This one's called ‘Mary & Max’, and it is beautifully realised using glorious stop-motion / claymation. For me, claymation is a wonderful media to use for animation, that just feels gentle and organic, almost fairytale-like! It may be that I simply pine for the Harryhausen movies that mesmerised me in my youth.

Its director, Adam Elliot, is the man who introduced us to Harvie Krumpet. Remember him? In 2003 Elliot won an Academy Award for his animated short (20mins) about a man with his fair share of issues and odd tendencies. Search for it on YouTube, it’s well worth your time. More so than those stupid cat clips you keep watching till all hours of the morning! He uses similar techniques and model templates for his latest work.

Mary and Max is one of the most heartfelt movies I’ve watched in recent years, and when the narrator began with the wonderful line “Mary Dinkle has eyes the colour of muddy puddles, and a birthmark the colour of poo.” I knew I was in for a treat!

Characters don’t really interact much in this movie. For the most part we are listening to the narrator, with the other main voices being those of our main characters, which we hear while they write their letters to each other.
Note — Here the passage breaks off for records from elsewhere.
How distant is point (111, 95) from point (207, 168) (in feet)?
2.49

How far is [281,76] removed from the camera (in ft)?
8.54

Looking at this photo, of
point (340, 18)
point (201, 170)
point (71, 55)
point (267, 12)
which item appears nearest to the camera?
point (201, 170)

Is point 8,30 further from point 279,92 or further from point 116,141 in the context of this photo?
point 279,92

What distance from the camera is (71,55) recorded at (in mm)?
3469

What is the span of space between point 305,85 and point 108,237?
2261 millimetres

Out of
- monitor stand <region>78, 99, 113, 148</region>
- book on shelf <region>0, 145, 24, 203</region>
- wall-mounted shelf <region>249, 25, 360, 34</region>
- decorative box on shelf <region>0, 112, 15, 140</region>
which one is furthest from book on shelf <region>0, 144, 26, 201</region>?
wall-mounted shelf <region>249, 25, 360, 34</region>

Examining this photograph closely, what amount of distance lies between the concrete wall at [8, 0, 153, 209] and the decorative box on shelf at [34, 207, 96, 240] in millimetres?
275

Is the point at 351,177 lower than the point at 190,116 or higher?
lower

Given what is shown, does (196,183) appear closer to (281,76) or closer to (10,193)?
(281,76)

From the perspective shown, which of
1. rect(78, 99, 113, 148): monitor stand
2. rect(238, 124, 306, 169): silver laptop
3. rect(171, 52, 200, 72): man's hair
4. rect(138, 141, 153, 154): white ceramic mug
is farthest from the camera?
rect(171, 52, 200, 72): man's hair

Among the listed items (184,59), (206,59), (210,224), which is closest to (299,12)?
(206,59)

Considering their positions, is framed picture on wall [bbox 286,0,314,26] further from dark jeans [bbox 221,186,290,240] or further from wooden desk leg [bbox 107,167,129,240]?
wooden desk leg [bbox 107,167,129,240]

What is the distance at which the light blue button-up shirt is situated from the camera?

Barry Humphries (Dame Edna Everage, or Bruce the shark from Finding Nemo) beautifully narrates with both the emotion and tone needed to convey the joy and sadness of the story unfolding before us. This is a gentle film which slips smoothly between funny and serious, happy and sad, effortlessly.
We are introduced to two lonely individuals. Mary (voiced by Toni Collette, who’s best movie for me has to be Japanese Story) is 8 years old and lives in a small, quiet part of Australia. She longs to be liked, if not loved. She lives with her alcoholic mother, her father, and her pet rooster. Max Horowitz (voiced by Philip Seymour Hoffman - Capote and Doubt) is an obese Jewish man in his 40s living a lonely existence in a New York highrise with his imaginary friend, Mr Ravioli, and Henry VIII, one of a long succession of goldfish. These two wonderfully realised characters exchange letters and gifts over many years, forming a friendship that, despite never having met each other, is deeper than anything either of them could have expected. It’s truly touching. Particularly in how it handles issues that are affecting both our central characters - love and death, mental illness and friendships.

Mary and Max live in a world which, to a greater or lesser extent, has let them both down, but through their friendship they discover a caring human being who feels how they feel. Someone to confide in and someone to share their joys and fears with.

Sadly - not everyone will “get” this movie, but if you want to spend 90 minutes experiencing a (and dare I say it again?) gentle movie that I guarantee will make you smile and sad in equal measures, then I heartily recommend you grab a copy of this little gem.